The intercostal nerves block into the serratus-intercostal space (BRILMA) is an interfascial blockade of the lateral and anterior cutaneous branches of the intercostal nerves in the axillary midline originally described under ultrasound in 2012.13 In this approach, the local anesthetic is administered to the plane between the medial aspect of the anterior serratus muscle and the external intercostal muscle, introducing a needle in plane, and placing the tip of the needle over the 4th rib. We introduced a change in 2015 which was the fascial blockade of the intercostal nerves T6 to 11 (modified BRILMA) as analgesic therapy in patients undergoing open cholecystectomy.2 This analgesic technique blocks the anterior cutaneous branches of the nerves T6 to 11, which although they are intermingled with the adjacent nerves, causing overlap of the innervation, this blockade is able to anesthetize the skin and the musculature of the abdominal wall. Visceral pain is managed with NSAIDs and paracetamol. Encouraged by the good results in these cases, we decided to use the technique in our 4 patients undergoing superior midline laparotomy.
There are no trials comparing this technique against epidural analgesia in open abdominal surgery, but there are studies on paravertebral blockade and blockade of the serratus-intercostal space in breast surgery14 where the technique offers an alternative to central blockade.

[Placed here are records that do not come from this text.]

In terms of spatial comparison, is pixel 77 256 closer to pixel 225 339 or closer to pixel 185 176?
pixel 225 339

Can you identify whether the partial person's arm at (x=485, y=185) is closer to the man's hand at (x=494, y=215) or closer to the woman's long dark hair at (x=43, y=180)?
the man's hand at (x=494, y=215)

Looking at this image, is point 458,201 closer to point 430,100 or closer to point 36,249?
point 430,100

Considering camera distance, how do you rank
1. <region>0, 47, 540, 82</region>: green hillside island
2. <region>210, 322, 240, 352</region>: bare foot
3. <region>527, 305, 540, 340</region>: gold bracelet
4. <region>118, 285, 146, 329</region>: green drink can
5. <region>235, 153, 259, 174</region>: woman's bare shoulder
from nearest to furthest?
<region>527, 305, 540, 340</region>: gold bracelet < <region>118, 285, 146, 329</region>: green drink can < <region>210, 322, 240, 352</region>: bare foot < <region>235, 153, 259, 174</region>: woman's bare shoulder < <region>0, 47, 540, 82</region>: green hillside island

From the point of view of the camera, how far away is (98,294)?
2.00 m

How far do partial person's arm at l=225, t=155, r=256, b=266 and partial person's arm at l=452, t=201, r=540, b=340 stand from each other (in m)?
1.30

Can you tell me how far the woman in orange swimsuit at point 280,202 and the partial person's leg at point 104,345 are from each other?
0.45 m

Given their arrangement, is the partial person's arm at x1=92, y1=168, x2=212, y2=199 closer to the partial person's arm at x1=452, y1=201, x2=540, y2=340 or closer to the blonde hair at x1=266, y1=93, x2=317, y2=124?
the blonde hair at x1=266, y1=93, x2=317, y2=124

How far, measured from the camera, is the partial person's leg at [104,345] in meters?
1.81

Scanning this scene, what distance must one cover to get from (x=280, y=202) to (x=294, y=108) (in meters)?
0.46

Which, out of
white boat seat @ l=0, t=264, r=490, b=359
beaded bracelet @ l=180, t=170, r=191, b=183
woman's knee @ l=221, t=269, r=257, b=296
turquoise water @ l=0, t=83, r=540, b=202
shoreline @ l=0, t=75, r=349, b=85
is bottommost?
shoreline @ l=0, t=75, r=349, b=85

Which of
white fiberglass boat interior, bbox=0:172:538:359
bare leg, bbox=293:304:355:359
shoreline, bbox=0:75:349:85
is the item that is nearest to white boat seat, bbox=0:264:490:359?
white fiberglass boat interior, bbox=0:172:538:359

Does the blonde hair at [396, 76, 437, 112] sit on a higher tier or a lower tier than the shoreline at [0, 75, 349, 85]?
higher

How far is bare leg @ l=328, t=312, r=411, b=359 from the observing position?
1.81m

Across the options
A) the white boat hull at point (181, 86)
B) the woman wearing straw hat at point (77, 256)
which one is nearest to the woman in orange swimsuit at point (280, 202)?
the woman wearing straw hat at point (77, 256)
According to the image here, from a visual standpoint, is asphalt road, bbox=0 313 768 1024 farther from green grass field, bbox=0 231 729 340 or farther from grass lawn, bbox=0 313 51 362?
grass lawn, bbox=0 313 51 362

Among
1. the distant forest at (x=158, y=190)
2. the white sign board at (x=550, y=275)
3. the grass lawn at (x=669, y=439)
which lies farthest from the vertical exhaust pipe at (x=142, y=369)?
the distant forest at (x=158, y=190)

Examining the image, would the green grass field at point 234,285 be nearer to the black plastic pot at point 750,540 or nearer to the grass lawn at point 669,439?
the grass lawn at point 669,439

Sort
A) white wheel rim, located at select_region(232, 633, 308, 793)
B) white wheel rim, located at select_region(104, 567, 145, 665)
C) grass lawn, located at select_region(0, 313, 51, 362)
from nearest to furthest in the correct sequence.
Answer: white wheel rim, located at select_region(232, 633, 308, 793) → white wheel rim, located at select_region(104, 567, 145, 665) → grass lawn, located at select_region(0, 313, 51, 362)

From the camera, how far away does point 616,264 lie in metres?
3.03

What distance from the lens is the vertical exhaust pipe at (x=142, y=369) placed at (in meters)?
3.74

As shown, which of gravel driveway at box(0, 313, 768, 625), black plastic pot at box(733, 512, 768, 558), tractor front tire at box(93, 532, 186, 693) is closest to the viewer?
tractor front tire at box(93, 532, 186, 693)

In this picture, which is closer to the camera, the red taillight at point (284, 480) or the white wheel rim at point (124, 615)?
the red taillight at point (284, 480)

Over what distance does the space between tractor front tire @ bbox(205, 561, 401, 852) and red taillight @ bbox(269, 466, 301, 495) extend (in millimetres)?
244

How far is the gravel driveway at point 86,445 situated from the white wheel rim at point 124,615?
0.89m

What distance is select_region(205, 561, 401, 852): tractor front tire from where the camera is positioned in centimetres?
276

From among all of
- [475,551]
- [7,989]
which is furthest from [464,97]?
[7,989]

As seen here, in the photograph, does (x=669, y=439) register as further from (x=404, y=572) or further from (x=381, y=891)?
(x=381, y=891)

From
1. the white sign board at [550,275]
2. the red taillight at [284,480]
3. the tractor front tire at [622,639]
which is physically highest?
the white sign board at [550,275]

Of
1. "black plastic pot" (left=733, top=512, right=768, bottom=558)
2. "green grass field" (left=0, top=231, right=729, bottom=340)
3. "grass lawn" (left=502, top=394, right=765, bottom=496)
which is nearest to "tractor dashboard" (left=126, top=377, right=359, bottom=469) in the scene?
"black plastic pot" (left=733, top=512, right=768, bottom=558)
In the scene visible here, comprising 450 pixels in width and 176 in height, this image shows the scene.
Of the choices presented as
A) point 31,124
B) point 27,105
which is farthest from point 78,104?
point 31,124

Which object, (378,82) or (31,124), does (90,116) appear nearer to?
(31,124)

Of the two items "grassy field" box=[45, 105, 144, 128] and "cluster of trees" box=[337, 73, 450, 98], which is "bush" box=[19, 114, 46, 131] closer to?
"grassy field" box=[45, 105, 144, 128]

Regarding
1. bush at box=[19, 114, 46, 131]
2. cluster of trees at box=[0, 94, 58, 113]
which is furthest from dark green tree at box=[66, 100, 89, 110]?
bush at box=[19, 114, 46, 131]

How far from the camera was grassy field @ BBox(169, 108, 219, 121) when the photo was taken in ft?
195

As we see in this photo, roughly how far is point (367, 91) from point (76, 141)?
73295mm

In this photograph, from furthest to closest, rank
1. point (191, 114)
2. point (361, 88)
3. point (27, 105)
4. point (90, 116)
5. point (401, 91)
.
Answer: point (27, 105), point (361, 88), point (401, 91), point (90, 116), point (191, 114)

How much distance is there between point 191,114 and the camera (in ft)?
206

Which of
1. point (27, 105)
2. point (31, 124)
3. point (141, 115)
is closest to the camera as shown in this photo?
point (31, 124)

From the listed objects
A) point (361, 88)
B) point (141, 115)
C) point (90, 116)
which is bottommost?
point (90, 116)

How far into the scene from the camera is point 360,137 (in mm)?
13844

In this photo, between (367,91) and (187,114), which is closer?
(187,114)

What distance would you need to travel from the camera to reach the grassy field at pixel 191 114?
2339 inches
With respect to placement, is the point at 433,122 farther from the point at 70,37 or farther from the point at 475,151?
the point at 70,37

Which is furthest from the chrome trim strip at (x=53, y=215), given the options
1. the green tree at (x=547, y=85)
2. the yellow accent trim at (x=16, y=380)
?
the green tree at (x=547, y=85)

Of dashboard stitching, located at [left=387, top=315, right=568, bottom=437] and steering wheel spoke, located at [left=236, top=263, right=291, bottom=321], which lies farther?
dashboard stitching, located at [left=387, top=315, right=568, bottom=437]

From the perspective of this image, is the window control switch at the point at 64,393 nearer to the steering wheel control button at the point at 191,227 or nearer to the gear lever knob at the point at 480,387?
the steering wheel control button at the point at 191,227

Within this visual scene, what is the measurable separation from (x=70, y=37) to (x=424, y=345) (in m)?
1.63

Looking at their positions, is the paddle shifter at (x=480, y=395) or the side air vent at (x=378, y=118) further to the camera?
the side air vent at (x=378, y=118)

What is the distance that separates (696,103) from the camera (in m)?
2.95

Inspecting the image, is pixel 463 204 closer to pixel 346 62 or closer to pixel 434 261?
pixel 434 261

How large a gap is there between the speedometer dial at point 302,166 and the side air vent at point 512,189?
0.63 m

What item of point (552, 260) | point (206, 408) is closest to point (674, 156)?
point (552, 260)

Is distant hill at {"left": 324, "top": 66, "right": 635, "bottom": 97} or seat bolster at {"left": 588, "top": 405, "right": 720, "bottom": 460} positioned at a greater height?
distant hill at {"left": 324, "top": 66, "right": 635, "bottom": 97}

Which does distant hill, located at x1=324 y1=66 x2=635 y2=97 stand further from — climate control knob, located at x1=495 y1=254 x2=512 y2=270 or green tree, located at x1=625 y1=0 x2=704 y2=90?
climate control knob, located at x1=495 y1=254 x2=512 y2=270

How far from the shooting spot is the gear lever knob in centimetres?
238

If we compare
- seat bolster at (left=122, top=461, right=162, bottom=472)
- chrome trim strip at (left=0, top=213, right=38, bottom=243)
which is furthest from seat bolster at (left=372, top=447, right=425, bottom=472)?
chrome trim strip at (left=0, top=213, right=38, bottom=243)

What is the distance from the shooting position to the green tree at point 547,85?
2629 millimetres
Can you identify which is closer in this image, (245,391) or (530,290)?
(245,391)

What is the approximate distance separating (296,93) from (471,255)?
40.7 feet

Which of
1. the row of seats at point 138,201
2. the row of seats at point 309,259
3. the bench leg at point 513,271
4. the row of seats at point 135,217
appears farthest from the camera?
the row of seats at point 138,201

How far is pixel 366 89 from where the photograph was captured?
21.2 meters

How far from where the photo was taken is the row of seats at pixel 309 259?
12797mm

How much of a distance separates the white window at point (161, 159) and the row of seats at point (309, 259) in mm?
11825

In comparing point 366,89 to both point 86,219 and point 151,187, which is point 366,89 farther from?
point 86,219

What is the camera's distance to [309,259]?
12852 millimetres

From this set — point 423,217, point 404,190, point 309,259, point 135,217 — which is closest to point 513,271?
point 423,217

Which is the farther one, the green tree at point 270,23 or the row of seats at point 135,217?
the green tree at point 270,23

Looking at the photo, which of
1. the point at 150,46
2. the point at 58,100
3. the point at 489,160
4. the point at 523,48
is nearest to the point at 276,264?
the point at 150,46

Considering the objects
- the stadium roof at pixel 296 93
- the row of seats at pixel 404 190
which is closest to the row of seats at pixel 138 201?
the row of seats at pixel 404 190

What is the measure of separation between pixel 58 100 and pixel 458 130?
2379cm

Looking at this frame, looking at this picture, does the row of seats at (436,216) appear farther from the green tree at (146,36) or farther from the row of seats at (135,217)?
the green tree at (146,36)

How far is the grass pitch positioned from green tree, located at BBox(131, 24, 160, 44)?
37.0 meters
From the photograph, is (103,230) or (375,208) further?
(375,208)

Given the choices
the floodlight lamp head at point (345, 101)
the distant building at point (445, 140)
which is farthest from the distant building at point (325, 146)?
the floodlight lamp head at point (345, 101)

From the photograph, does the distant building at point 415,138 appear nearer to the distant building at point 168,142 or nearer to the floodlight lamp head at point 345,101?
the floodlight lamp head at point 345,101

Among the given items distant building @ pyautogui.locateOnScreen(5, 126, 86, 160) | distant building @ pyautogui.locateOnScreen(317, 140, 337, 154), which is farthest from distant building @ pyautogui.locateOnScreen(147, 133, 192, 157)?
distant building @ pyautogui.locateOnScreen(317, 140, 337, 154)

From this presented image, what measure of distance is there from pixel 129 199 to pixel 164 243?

The results obtained have been evaluated as satisfactory in terms of pain control and low use of opioids, when doing the interfascial block of the intercostal nerves T6 to 11 (modified BRILMA) in open gastrectomy. This is an easy-to-perform blockade, with a smooth learning curve and few complications. However, well designed clinical trials are needed to compare this analgesic technique against epidural anesthesia, to be able to suggest it as an alternative in open gastric surgery.
Ethical disclosures
Protection of human and animal subjects. The authors declare that the procedures followed were in accordance with the regulations of the relevant clinical research ethics committee and with those of the Code of Ethics of the World Medical Association (Declaration of Helsinki).
Confidentiality of data. The authors declare that they have followed the protocols of their work center on the publication of patient data.
Right to privacy and informed consent. The authors have obtained the written informed consent of the patients or subjects mentioned in the article. The corresponding author is in possession of this document.